■ Stated task ■
Reproduce the items word for word, starting at the line containing "How much distance divides" and ending at the line containing "28334 millimetres", with both of those lines included.

# Records provided start

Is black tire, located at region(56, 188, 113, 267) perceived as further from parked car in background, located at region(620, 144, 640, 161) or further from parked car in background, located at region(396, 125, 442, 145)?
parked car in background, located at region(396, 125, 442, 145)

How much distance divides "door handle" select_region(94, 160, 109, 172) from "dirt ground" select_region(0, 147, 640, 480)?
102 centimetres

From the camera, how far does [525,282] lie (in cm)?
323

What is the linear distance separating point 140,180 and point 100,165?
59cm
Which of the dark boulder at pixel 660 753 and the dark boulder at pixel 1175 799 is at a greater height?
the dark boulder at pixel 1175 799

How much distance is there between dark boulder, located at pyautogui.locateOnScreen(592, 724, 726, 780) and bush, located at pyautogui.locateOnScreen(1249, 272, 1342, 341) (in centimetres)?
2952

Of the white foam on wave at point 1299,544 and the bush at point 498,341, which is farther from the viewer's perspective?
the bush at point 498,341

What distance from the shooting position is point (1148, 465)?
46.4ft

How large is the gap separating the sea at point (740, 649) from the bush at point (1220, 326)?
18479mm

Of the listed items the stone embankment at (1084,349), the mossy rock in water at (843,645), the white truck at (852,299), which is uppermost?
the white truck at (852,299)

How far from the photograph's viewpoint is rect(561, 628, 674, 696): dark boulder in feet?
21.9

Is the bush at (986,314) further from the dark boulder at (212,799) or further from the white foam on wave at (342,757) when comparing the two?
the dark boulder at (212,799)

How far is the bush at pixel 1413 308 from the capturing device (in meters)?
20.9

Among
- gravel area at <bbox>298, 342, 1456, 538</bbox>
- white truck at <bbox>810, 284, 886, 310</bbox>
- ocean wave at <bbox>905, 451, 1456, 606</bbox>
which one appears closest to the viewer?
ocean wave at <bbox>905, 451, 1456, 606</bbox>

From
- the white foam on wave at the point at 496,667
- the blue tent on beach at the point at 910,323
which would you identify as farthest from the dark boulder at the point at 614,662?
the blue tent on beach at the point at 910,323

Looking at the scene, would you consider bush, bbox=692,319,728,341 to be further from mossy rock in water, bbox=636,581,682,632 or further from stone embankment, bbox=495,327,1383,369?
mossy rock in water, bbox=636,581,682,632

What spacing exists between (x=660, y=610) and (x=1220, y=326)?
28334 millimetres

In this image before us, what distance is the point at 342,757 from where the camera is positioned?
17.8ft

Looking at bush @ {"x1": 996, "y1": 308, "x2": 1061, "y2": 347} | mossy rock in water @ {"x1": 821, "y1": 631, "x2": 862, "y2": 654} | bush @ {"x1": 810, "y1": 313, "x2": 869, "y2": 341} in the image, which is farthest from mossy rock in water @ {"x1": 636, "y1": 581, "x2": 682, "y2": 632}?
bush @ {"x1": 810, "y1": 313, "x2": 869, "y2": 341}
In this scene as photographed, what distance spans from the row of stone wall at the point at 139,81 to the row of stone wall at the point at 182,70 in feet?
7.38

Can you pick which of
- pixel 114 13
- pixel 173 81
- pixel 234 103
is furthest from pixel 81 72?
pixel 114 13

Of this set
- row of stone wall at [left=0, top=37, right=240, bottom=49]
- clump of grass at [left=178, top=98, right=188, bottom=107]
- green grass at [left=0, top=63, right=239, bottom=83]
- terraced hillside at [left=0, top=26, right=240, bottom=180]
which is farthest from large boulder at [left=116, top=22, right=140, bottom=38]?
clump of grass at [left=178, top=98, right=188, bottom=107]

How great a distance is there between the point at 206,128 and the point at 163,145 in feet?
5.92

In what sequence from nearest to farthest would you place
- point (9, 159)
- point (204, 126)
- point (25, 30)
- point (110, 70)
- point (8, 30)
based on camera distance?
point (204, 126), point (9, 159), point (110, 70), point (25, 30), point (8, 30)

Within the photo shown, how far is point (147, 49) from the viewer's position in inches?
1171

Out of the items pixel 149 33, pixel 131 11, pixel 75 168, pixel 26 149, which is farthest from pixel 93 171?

# Records provided end

■ Worked solution ■
How much distance divides "door handle" select_region(94, 160, 109, 172) from "dirt ground" select_region(0, 147, 640, 480)?
102 centimetres

From the camera, how far does [525,282] lie (in cm)?
323

What is the linear distance separating point 140,180 and point 100,165?
59cm
Which of the dark boulder at pixel 660 753 and the dark boulder at pixel 1175 799 is at a greater height?
the dark boulder at pixel 1175 799

How much distance is there between dark boulder, located at pyautogui.locateOnScreen(592, 724, 726, 780) and bush, located at pyautogui.locateOnScreen(1249, 272, 1342, 341) (in centimetres)?
2952

Of the white foam on wave at point 1299,544 and the bush at point 498,341, which is farther from the viewer's perspective?
the bush at point 498,341

What distance from the shooting position is point (1148, 465)?
46.4ft

How large is the gap separating the sea at point (740, 649) from the bush at point (1220, 326)?
18479mm

Of the listed items the stone embankment at (1084,349), the mossy rock in water at (843,645), the white truck at (852,299), which is uppermost?
the white truck at (852,299)

How far from the photograph's viewpoint is rect(561, 628, 674, 696): dark boulder in feet?
21.9

Is the bush at (986,314) further from the dark boulder at (212,799) or further from the white foam on wave at (342,757) when comparing the two?
the dark boulder at (212,799)

How far is the bush at pixel 1413 308 from the capturing device (in meters)?
20.9

Among
- gravel area at <bbox>298, 342, 1456, 538</bbox>
- white truck at <bbox>810, 284, 886, 310</bbox>
- ocean wave at <bbox>905, 451, 1456, 606</bbox>
which one appears closest to the viewer?
ocean wave at <bbox>905, 451, 1456, 606</bbox>

From
- the white foam on wave at the point at 496,667
- the blue tent on beach at the point at 910,323
which would you identify as farthest from the dark boulder at the point at 614,662?
the blue tent on beach at the point at 910,323

Looking at the scene, would you consider bush, bbox=692,319,728,341 to be further from mossy rock in water, bbox=636,581,682,632 or further from stone embankment, bbox=495,327,1383,369?
mossy rock in water, bbox=636,581,682,632

What spacing exists between (x=660, y=610) and (x=1220, y=326)?
28334 millimetres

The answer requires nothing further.